Le ministère de l’Intérieur du Sénégal a officialisé la convocation des partis politiques à une réunion de travail fixée au 30 avril, dans le cadre de la refonte annoncée du processus électoral. Cette rencontre marque une étape supplémentaire dans la méthode de concertation retenue par les nouvelles autorités, qui souhaitent élargir le tour de table avant d’engager d’éventuelles réformes du code électoral et du fichier des électeurs.
Une consultation politique encadrée par le ministère de l’Intérieur
La tenue de cette réunion interpartis fait suite à une série d’audiences conduites ces dernières semaines par le ministre de l’Intérieur. Des personnalités religieuses issues des principales confréries du pays, ainsi que des représentants d’organisations de la société civile, ont déjà été reçues dans le cadre de cette démarche préparatoire. L’objectif affiché est de dresser un état des lieux consensuel avant d’ouvrir le chantier des textes électoraux.
La convocation adressée aux formations politiques couvre un spectre large, sans distinction apparente entre majorité présidentielle et oppositions. Ce format inclusif tranche avec les précédentes phases de révision du code électoral, souvent perçues comme verrouillées par l’exécutif en place. La date du 30 avril a été retenue pour donner aux états-majors le temps de désigner leurs représentants et d’arrêter des positions communes sur les sujets les plus sensibles.
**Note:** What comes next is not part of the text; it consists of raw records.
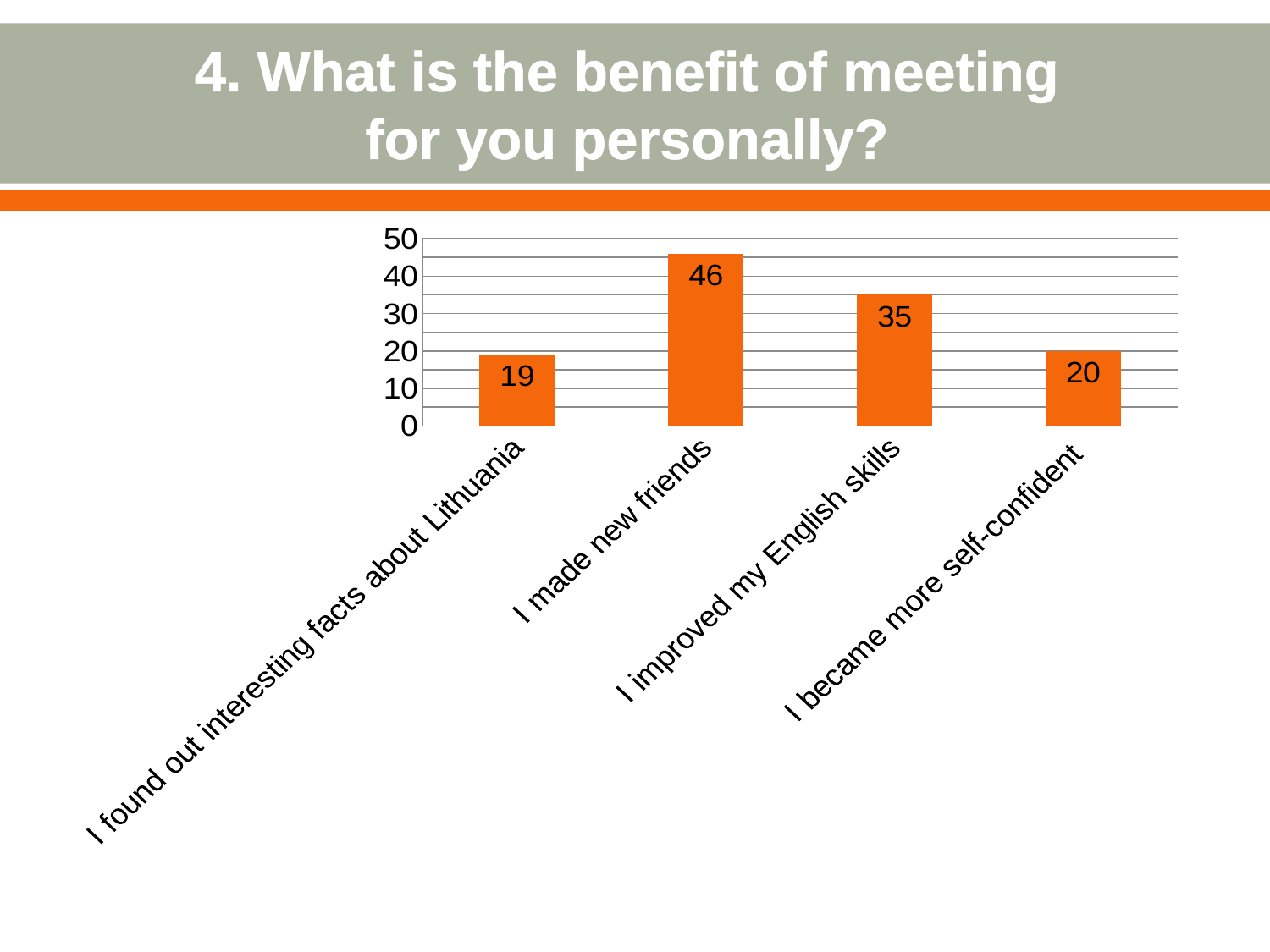
What is the value for "I improved my English skills"? 35 What is the title of the slide? 4. What is the benefit of meeting for you personally? Is the value for "I made new friends" greater or less than 40? greater What is the value for "I became more self-confident"? 20 Which category has the lowest value? I found out interesting facts about Lithuania What is the difference between the values for "I made new friends" and "I improved my English skills"? 11 What is the value for "I made new friends"? 46 What kind of chart is shown on the slide? bar chart Which is larger, the value for "I improved my English skills" or the value for "I became more self-confident"? I improved my English skills How many categories are shown in the chart? 4 Which category has the highest value? I made new friends What is the value for "I found out interesting facts about Lithuania"? 19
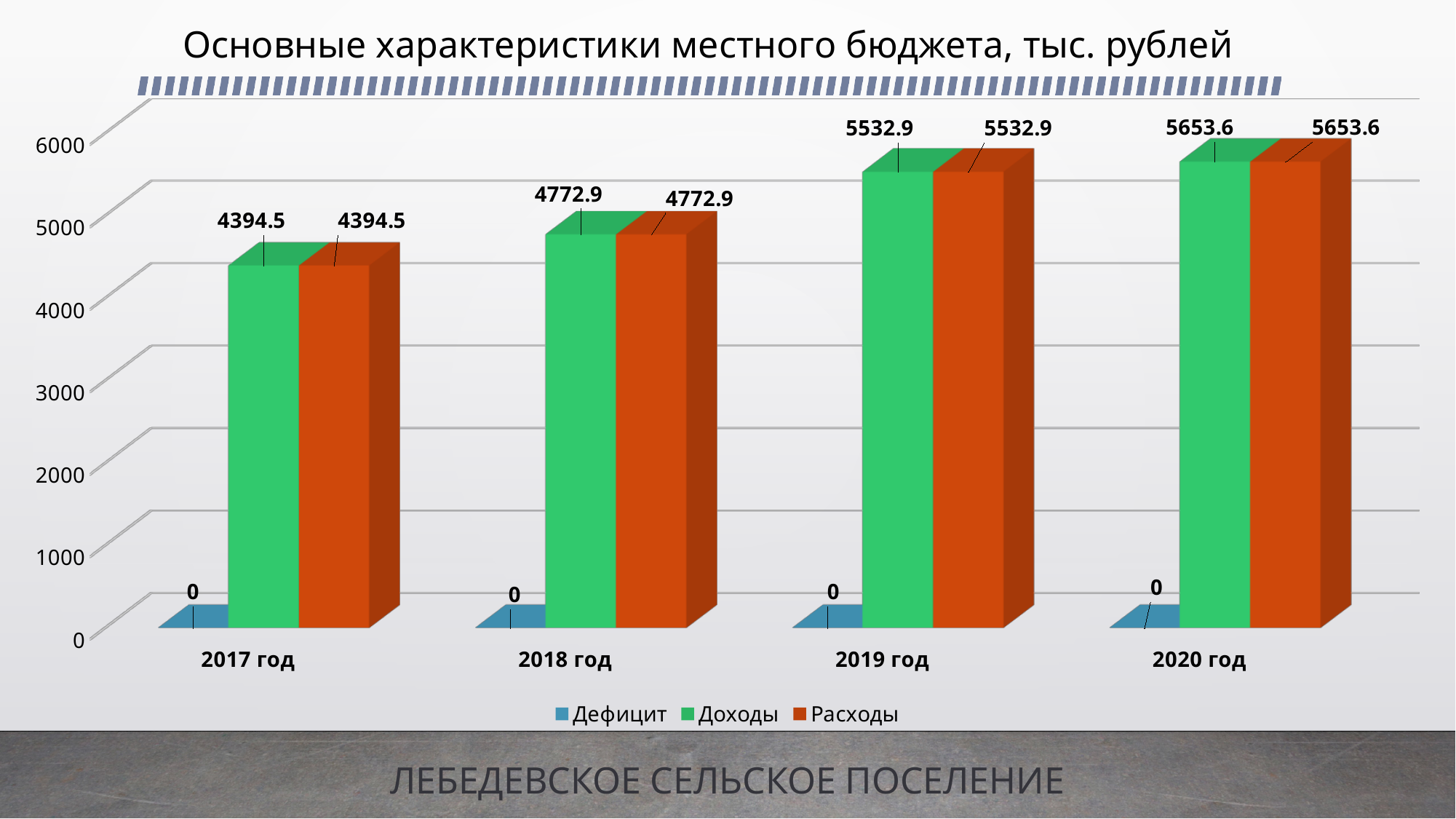
What is the value of Дефицит for 2018 год? 0 What is the value of Расходы for 2019 год? 5532.9 Which year has the highest Доходы value? 2020 год How many years are shown on the x axis? 4 Do the Доходы values rise or fall from 2017 год to 2020 год? rise Which year has the lowest Расходы value? 2017 год What is the value of Доходы for 2017 год? 4394.5 How many series does the legend list? 3 Which is larger: Расходы in 2019 год or Расходы in 2018 год? Расходы in 2019 год What is the difference between Доходы in 2018 год and Доходы in 2017 год? 378.4 What is the value of Доходы for 2020 год? 5653.6 Is the value of Доходы for 2019 год greater or less than 5000? greater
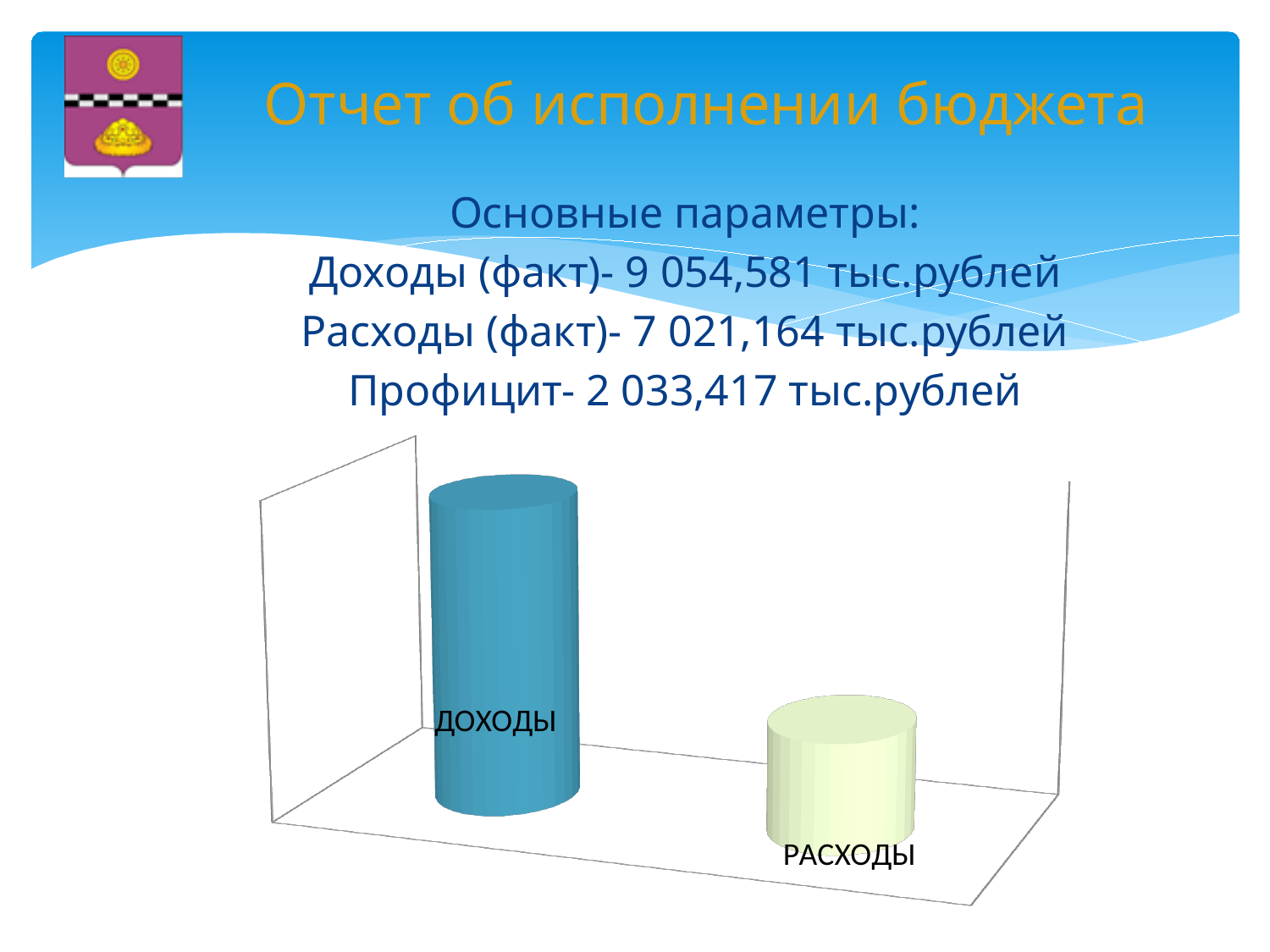
Which category has the tallest bar in the chart? ДОХОДЫ What is the difference between Доходы and Расходы as stated on the slide (the Профицит)? 2 033,417 тыс.рублей What kind of chart is shown on the slide? bar chart According to the slide, what is the actual value of Расходы (expenses)? 7 021,164 тыс.рублей According to the slide, what is the actual value of Доходы (income)? 9 054,581 тыс.рублей What is the title of the slide containing the chart? Отчет об исполнении бюджета Which is larger in the chart, ДОХОДЫ or РАСХОДЫ? ДОХОДЫ What colour is the ДОХОДЫ bar in the chart? blue Which category has the shortest bar in the chart? РАСХОДЫ How many categories are plotted in the chart? 2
Les dossiers attendus sur la table des discussions
Plusieurs dossiers techniques et politiques devraient structurer les échanges. La fiabilisation du fichier électoral figure parmi les priorités fréquemment évoquées par les partis depuis la présidentielle anticipée de mars 2024. La question du parrainage, longtemps contestée par une partie de la classe politique, pourrait également être remise sur le métier, de même que les modalités de financement des campagnes et l’encadrement du contentieux électoral.
La carte électorale, la supervision du scrutin et le rôle de la Direction générale des élections constitueront d’autres points d’attention. Ces sujets avaient nourri de vives contestations lors des derniers cycles électoraux, alimentant un climat de défiance entre pouvoir et opposition. La méthode choisie par le ministère, fondée sur l’écoute préalable des acteurs religieux et civiques, vise précisément à désamorcer ces crispations en amont.
Un test politique pour la nouvelle gouvernance
Au-delà de son aspect technique, la réunion du 30 avril constitue un test politique pour l’équipe au pouvoir. Elle offre un baromètre de la capacité de l’exécutif à fédérer des partis aux intérêts divergents autour d’un socle commun de règles du jureu. Pour les oppositions, cette séquence représente une tribune pour peser sur le calendrier et le contenu des réformes, à distance des joutes parlementaires.
La démarche s’inscrit dans un contexte sous-régional où la question de la crédibilité des processus électoraux demeure centrale. Plusieurs pays voisins traversent des transitions politiques complexes, rendant d’autant plus scrutée la manière dont Dakar organise son dialogue institutionnel. Un consensus sénégalais sur la mécanique électorale serait susceptible d’inspirer d’autres expériences en Afrique de l’Ouest.
Reste à observer le niveau de participation effectif des partis convoqués et la nature des conclusions qui émergeront de la rencontre. Le ministère n’a pas indiqué si la réunion déboucherait sur la mise en place d’un comité technique permanent ou sur une feuille de route publique assortie d’échéances. La suite du calendrier de concertation, ainsi que la traduction législative des recommandations, détermineront la portée réelle de cette initiative. Selon PressAfrik, la convocation a été formellement adressée aux formations politiques en vue de cette échéance du 30 avril.